▸ **Data provided**:
_ _ _ _ _ _ _

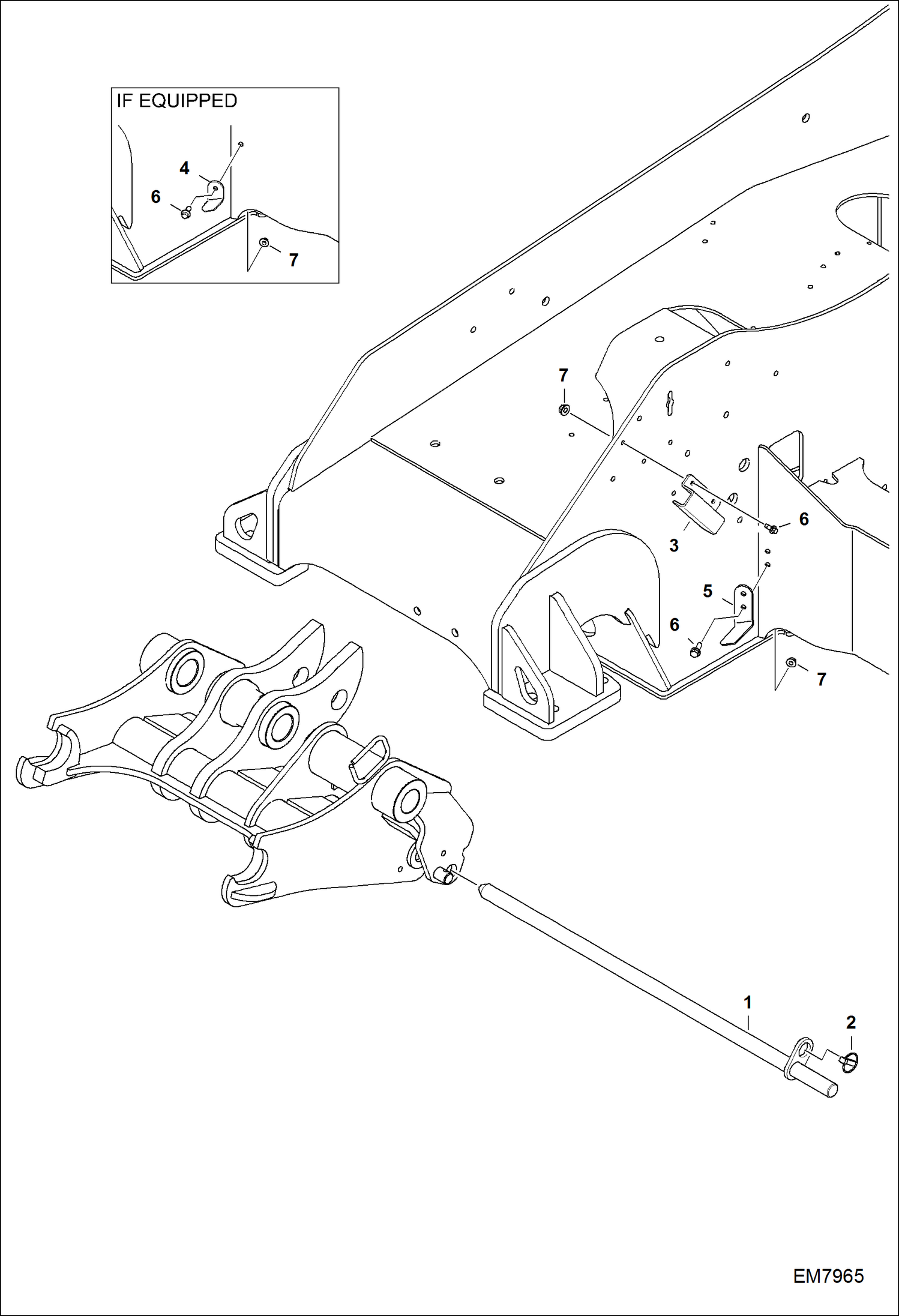 IF EQUIPPED

4

6

7

7

6

3

5

6

7

1

2

EM7965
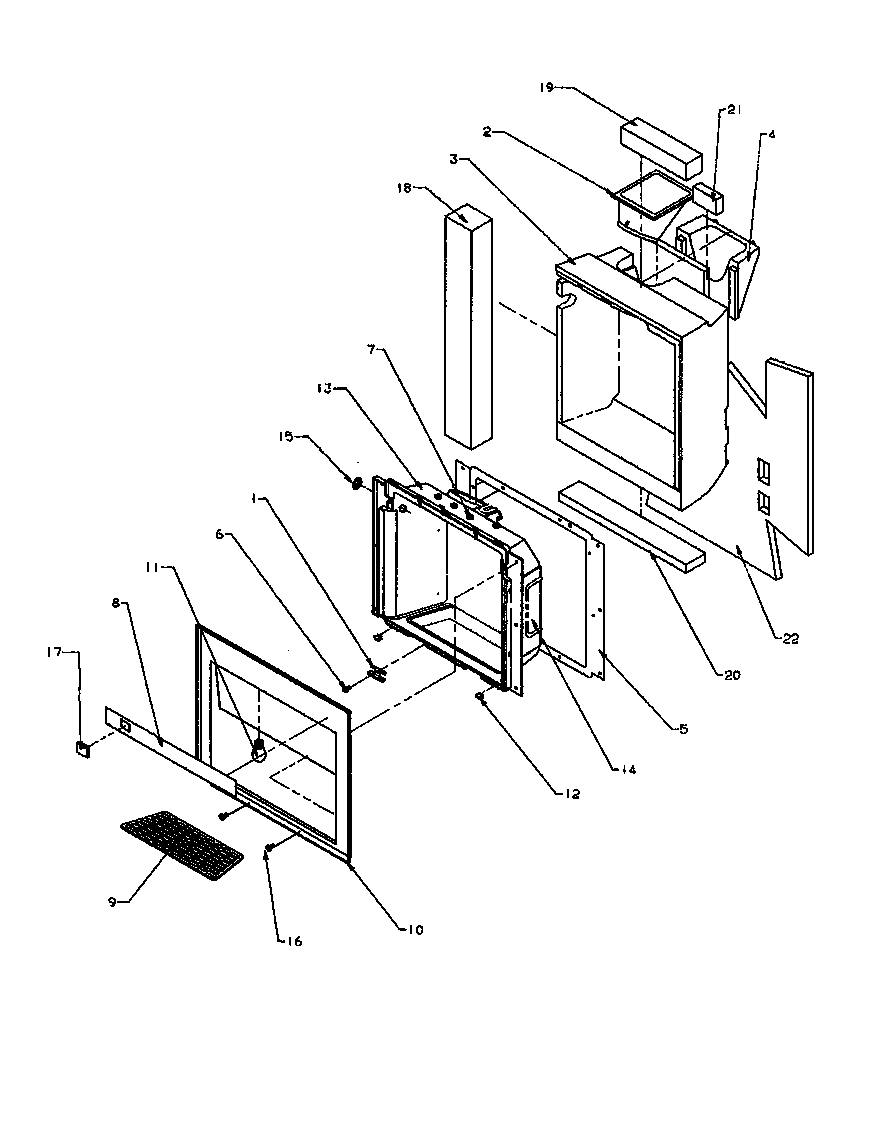 19
21
2
4
3
18
7
13
15
1
6
11
8
17
22
20
5
14
12
9
16
10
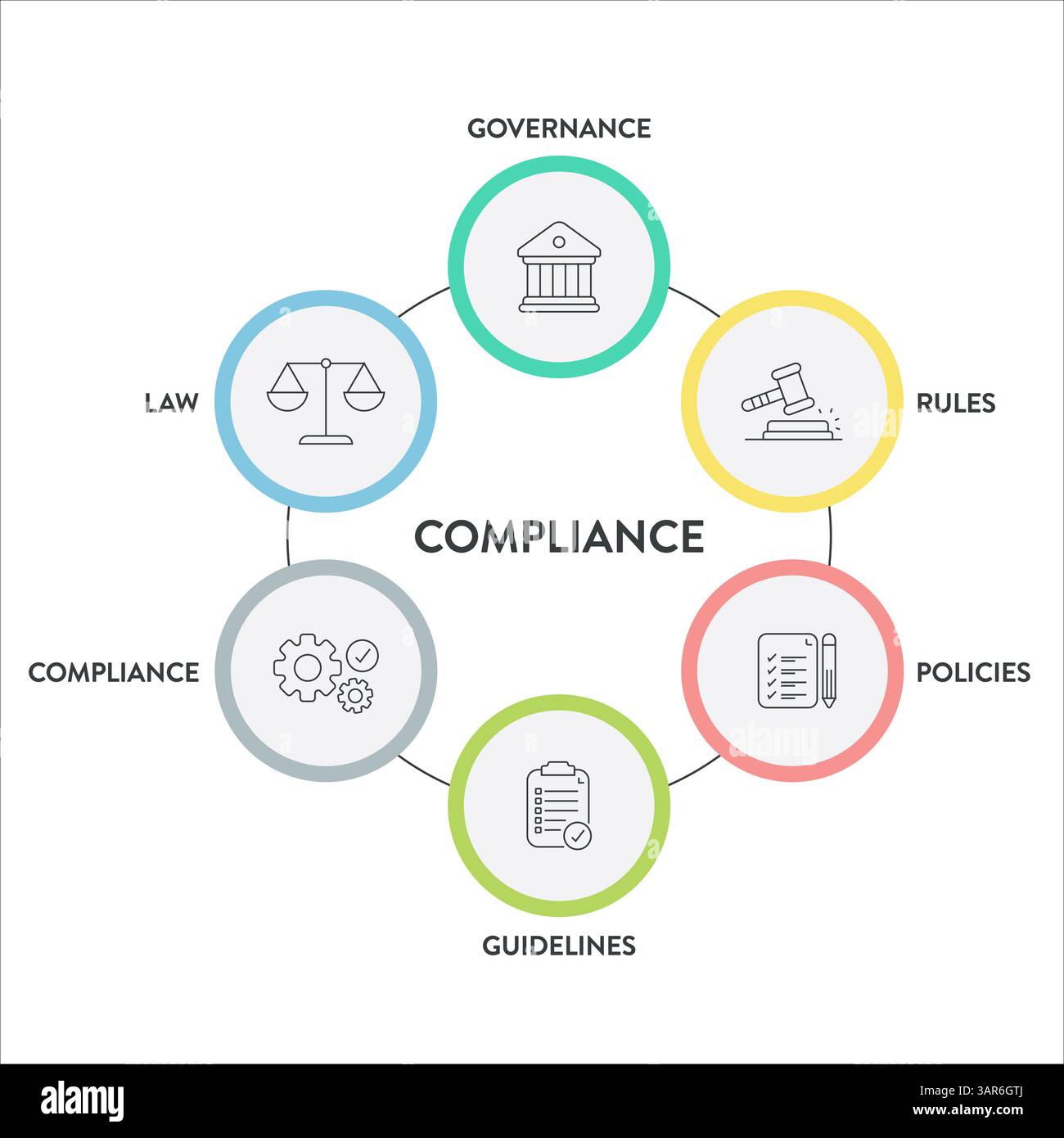 GOVERNANCE

LAW

RULES

COMPLIANCE

COMPLIANCE

POLICIES

GUIDELINES

alamy

Image ID: 3AR6GTJ
www.alamy.com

_ _ _ _ _ _ _

Output the listing above exactly, but leave its pictures behind.

 IF EQUIPPED

4

6

7

7

6

3

5

6

7

1

2

EM7965
 19
21
2
4
3
18
7
13
15
1
6
11
8
17
22
20
5
14
12
9
16
10
 GOVERNANCE

LAW

RULES

COMPLIANCE

COMPLIANCE

POLICIES

GUIDELINES

alamy

Image ID: 3AR6GTJ
www.alamy.com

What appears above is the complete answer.